Revenue
$7.7m
+28.1% ↑ vs $6m
A $1.4m working-capital absorption pushed HY26 operating cash flow to -$0.5m, contradicting the $0.5m EBITDA and PBT-doubling headline.
Revenue context before the current result.
EBITDA margin across covered periods.
Operating cash flow across covered periods.
Operating working-capital absorption or release by reporting period.
Key metrics
HY26 vs HY25
Revenue
$7.7m
+28.1% ↑ vs $6m
EBITDA
$0.5m
— vs —
Net profit after tax
$0.4m
+100.0% ↑ vs $0.2m
Net cash inflow from operating activities
−$0.49m
n/m ↓ vs $0.01m
Profit before tax
$0.4m
+100.0% ↑ vs $0.2m
Cash and cash equivalents
$3m
-13.5% ↓ vs $3.5m
Total assets
$14.8m
+10.5% ↑ vs $13.4m
What changed
EBITDA reached $0.5m, up $0.2m on HY25. However, operating cash flow swung from a $0.006m inflow to a $0.487m outflow, driven by a $1.4m increase in operating working capital. Inventory rose 133.8% to $1.9m and trade debtors rose 33.1% to $1.4m. Cash fell 13.5% to $3.0m. By channel, B2B contributed ~68% of revenue ($5.3m) and B2C 31.3% ($2.4m).
What matters
Cash conversion (OCF/EBITDA) was -97.4% versus +2.0% in HY25 and free cash flow of approximately -$0.6m converted at -136.0% of NPAT. The economic read is that none of the reported earnings translated into cash this half, which directly contradicts the "underlying earnings growth" framing in the release. This matters because the income statement and cash statement are telling different stories about the same six months.

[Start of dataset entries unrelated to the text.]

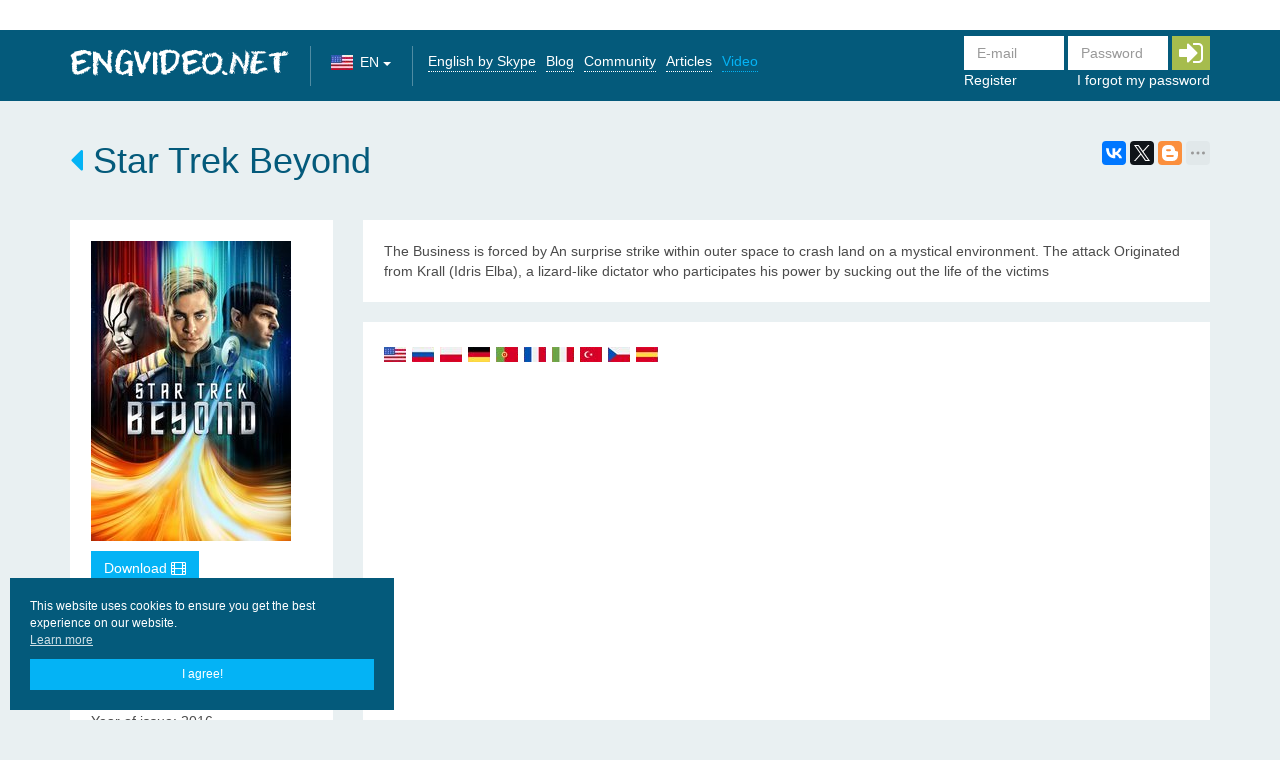

--- FILE ---
content_type: text/html; charset=utf-8
request_url: https://engvideo.net/en/ajax/login-ajax/
body_size: 737
content:



<form id="login-form" class="navbar-form" action="/en/ajax/login-ajax/" method="post">
    <input type='hidden' name='csrfmiddlewaretoken' value='pQEBk9T06jeFTDZlelDqkl4MCBus3CBY' />

    
    <div class="form-group required"><label class="sr-only control-label" for="id_username">E-mail</label><input class="form-control" id="id_username" maxlength="254" name="username" placeholder="E-mail" required="required" title="" type="text" /></div>
    <div class="form-group required"><label class="sr-only control-label" for="id_password">Password</label><input class="form-control" id="id_password" name="password" placeholder="Password" required="required" title="" type="password" /></div>

    <button id="btn_login" class="btn btn-fa-2x btn-success">
        <i class="fa fa-2x fa-sign-in" aria-hidden="true"></i>
    </button>

    <ul class="nav nav-pills">
        <li>
            <a href="/en/accounts/register/">Register</a>
        </li>
        <li class="pull-right">
            <a href="/en/accounts/password/reset/">I forgot my password</a>
        </li>
    </ul>
</form>

<script>
    $('#btn_login, #btn_login *').click(function () {
        preloaderButton($('#btn_login'));
        saveFormContainer('#login-container', '#login-form');
        return false;
    });
</script>


--- FILE ---
content_type: application/javascript
request_url: https://engvideo.net/static/cookielaw/js/cookielaw.js
body_size: 371
content:
var Cookielaw = {

    createCookie: function (name, value, days) {
        var date = new Date(),
            expires = '';
        if (days) {
            date.setTime(date.getTime() + (days * 24 * 60 * 60 * 1000));
            expires = "; expires=" + date.toGMTString();
        } else {
            expires = "";
        }
        document.cookie = name + "=" + value + expires + "; path=/";
    },

    createCookielawCookie: function () {
        this.createCookie('cookielaw_accepted', '1', 10 * 365);

        if (typeof (window.jQuery) === 'function') {
            jQuery('#CookielawBanner').slideUp();
        } else {
            document.getElementById('CookielawBanner').style.display = 'none';
        }
    }

};


--- FILE ---
content_type: application/javascript
request_url: https://engvideo.net/en/jsreverse/
body_size: 1073
content:
this.Urls=(function(){var Urls={};var self={url_patterns:{}};var _get_url=function(url_pattern){return function(){var _arguments,index,url,url_arg,url_args,_i,_len,_ref,_ref_list,match_ref,provided_keys,build_kwargs;_arguments=arguments;_ref_list=self.url_patterns[url_pattern];if(arguments.length==1&&typeof(arguments[0])=="object"){var provided_keys_list=Object.keys(arguments[0]);provided_keys={};for(_i=0;_i<provided_keys_list.length;_i++)
provided_keys[provided_keys_list[_i]]=1;match_ref=function(ref)
{var _i;if(ref[1].length!=provided_keys_list.length)
return false;for(_i=0;_i<ref[1].length&&ref[1][_i]in provided_keys;_i++);return _i==ref[1].length;}
build_kwargs=function(keys){return _arguments[0];}}else{match_ref=function(ref)
{return ref[1].length==_arguments.length;}
build_kwargs=function(keys){var kwargs={};for(var i=0;i<keys.length;i++){kwargs[keys[i]]=_arguments[i];}
return kwargs;}}
for(_i=0;_i<_ref_list.length&&!match_ref(_ref_list[_i]);_i++);if(_i==_ref_list.length)
return null;_ref=_ref_list[_i];url=_ref[0],url_args=build_kwargs(_ref[1]);for(url_arg in url_args){var url_arg_value=url_args[url_arg];if(url_arg_value===undefined||url_arg_value===null){url_arg_value='';}else{url_arg_value=url_arg_value.toString();}
url=url.replace("%("+url_arg+")s",url_arg_value);}
return'/'+url;};};var name,pattern,url,url_patterns,_i,_len,_ref;url_patterns=[['ajax:auth_login',[['en/ajax/login\u002Dajax/',[]]],],['ajax:create_city',[['en/ajax/ajax/create\u002Dcity/',[]]],],['lesson:action',[['en/lesson/book/%(pk)s/action/%(action)s/',['pk','action',]]],],['lesson:book',[['en/lesson/book/%(pk)s/',['pk',]]],],['lesson:calendar',[['en/lesson/calendar/',[]]],],['lesson:detail',[['en/lesson/%(pk)s/',['pk',]]],],['lesson:feedback',[['en/lesson/feedback/',[]]],],['lesson:free_time',[['en/lesson/book/%(pk)s/free\u002Dtime/',['pk',]]],],['lesson:list',[['en/lesson/',[]]],],['lesson:make_proposal',[['en/lesson/book/%(pk)s/action/make\u002Dproposal/',['pk',]]],],['social_users:ajax_message',[['en/users/ajax/message/',[]]],],['social_users:ajax_notify_item',[['en/users/ajax/notify/item/',[]]],],['social_users:ajax_notify_read',[['en/users/ajax/notify/read/',[]]],],['social_users:block',[['en/users/block/%(pk)s/',['pk',]]],],['social_users:dialog',[['en/users/dialogs/%(pk)s/',['pk',]]],],['social_users:dialogs',[['en/users/dialogs/',[]]],],['social_users:friends',[['en/users/friends/%(tp)s/',['tp',]]],],['social_users:subscribe',[['en/users/friends/subscribe/%(pk)s/',['pk',]]],],['social_users:unblock',[['en/users/unblock/%(pk)s/',['pk',]]],],['social_users:unfollow',[['en/users/friends/unfollow/%(pk)s/',['pk',]]],],['social_utils:rating',[['en/social\u002Dutils/rating/',[]]],],['video:detail',[['en/%(category)s/%(slug)s/',['category','slug',]]],],['video:detail_auth',[['en/%(category)s/%(slug)s/log/',['category','slug',]]],],['video:detail_film_video',[['en/films/%(slug)s/video/',['slug',]]],],['video:detail_series_video',[['en/series/%(pk)s/video/',['pk',]]],],['video:film_list',[['en/films/',[]]],],['video:get_translate',[['en/get\u002Dtranslate/',[]]],],['video:serial_list',[['en/serials/',[]]]]];self.url_patterns={};for(_i=0,_len=url_patterns.length;_i<_len;_i++){_ref=url_patterns[_i],name=_ref[0],pattern=_ref[1];self.url_patterns[name]=pattern;url=_get_url(name);Urls[name]=url;Urls[name.replace(/-/g,'_')]=url;}
return Urls;})();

Inventory build dominates the working-capital movement. Inventory is $1.1m higher than HY25 and explains most of the $1.4m working-capital absorption. Without disclosed commentary on whether this represents pre-positioning for a seasonally stronger second half or accumulation of slower-moving stock, the durability of the implied margin is harder to assess. Debtor days at 32.9 sit within Annolyse's historical baseline (range 21.6-37.9, mean 30.4), so the receivables movement is not the structural concern.
Revenue growth and PBT margin are running above the historical baseline. Revenue growth of 28.1% exceeds the 3-period historical mean of 15.6% (range 10.2%-25.4%), and the 5.2% PBT margin is above the historical range and the -16.4% mean. The income-statement shift is genuinely better than recent history; the question is whether it sustains once the cash gap is reconciled.
Expectations
Annualising HY26 revenue gives $15.3m, but applying the prior shape implies a stronger full-year revenue outturn. No company-stated targets are provided.
The release notes a further $0.1m of one-off costs to be released, implying some additional cost normalisation in 2H, and the inventory build may be deliberate positioning for the heavier half. Whether 2H revenue and cash conversion follow the historical pattern is the central uncertainty this release does not resolve.
Quality of result
The 5.6% effective tax rate is close to the 8.0% prior comparable, so PBT growth of +100.0% is the cleaner operating read and is not tax-distorted. PBT margin moved from a historical mean of -16.4% into a 5.2% surplus, which is a structural rather than presentational shift.
The cash-quality gap is the offset. Reported NPAT of $0.4m converted to roughly -$0.6m of free cash flow, with capex of $0.083m (1.1% of revenue) a small contributor. The dominant driver is the $1.4m working-capital absorption, of which inventory is roughly $1.1m. If the inventory unwinds into 2H sales at expected margins, cash quality should recover and the $3.0m cash balance is adequate; if it represents structural stocking-up or cover for slower turnover, near-term liquidity tightens. The release also references $1.3m of "underlying" EBITDA excluding one-off costs, which is a non-GAAP figure and should be treated as management framing, not as a reconciled measure of recurring earnings.
Unresolved
This briefing cannot assess whether the inventory build is positioning for 2H demand or evidence of slowing sell-through, because the release does not disclose stock composition or order cover.